Seven marathons on seven continents in seven days for Irish runner

An Irish ultra distance runner today became the first athlete to crack the world’s ultimate endurance race – seven marathons on seven continents in seven days.

An Irish ultra distance runner today became the first athlete to crack the world’s ultimate endurance race – seven marathons on seven continents in seven days.

Richard Donovan began the epic challenge at minus 20C (-4F) in Antarctica on January 31 before battling snowstorms in London and the searing heat of Dubai and Chile to run 183 miles (295km) and fly 26,719 miles (43,000km).

The ambitious 42-year-old, who today completed the unique round-the-world race to raise awareness of the war-torn Darfur region of Sudan, is already thinking of his next challenge and the final frontier in ultra-running.

“I’ve no certain plans, but always had the idea of running across the continent of Antarctica rather than just small sections of it in races,” the Galway man said.

“It would take a big sponsor though, which probably isn’t realistic in today’s economic climate.

“I’ve run at both poles, and in deserts, mountains, jungle and various other terrain and climatic conditions. I think the Antarctic challenge is the last frontier.”

Donovan used the endurance race to promote Irish charity Goal’s repeated calls for international peacekeepers to be sent in to Darfur.

“Richard has done something truly remarkable,” Goal’s John O’Shea said.

“Not only has he set a record that will not be easily beaten but he has also brought much needed attention to the ongoing tragedy in Darfur.

“Everyone in Goal thanks him for his efforts to raise awareness of this humanitarian catastrophe and congratulates him on his new record.”

Donovan began in Antarctica in temperatures as low as minus 20C (minus 4F) on January 31 before flying through a snowstorm to Cape Town, on to the searing heat of Dubai, the snow in London and Toronto, before battling 32C (90F) in Santiago in Chile and a similar heatwave in Sydney.
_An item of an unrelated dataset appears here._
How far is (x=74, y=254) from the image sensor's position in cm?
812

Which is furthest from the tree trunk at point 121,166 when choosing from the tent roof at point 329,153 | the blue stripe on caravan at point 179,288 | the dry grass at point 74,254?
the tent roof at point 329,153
He completed it in five days, 10 hours and eight minutes.

The biggest worry came on the first day as conditions closed in on the Russian Novo air base, sparking fears that his plane would be grounded.

“It would have meant I would have had to run the marathon again the following day in order to do everything in under seven days,” Donovan said.

“That marathon was not something I’d want to run again.”

The entire race was tracked on GPS with Donovan monitored at every location to verify the 26.2 miles (42.2km) distance was completed each time.

Donovan, who is well used to extreme endurance running, suffered badly as temperatures soared and plummeted within hours. The difference between Antarctica and Cape Town was 43 degrees.

“By the time I got off the plane in Dubai – and into another hot environment - I was suffering a bit and got sick during the marathon,” he said.

“I then had to rush to London and run through the snowstorm after midnight. It was tough... and then the plane was lucky to get away to Toronto.”

In 2002, Donovan became the first athlete in the world to run a marathon at both the North and South Poles. He has also won the Inca Trail Marathon, the Everest Challenge Marathon and the Himalayan 100-Mile Stage Race.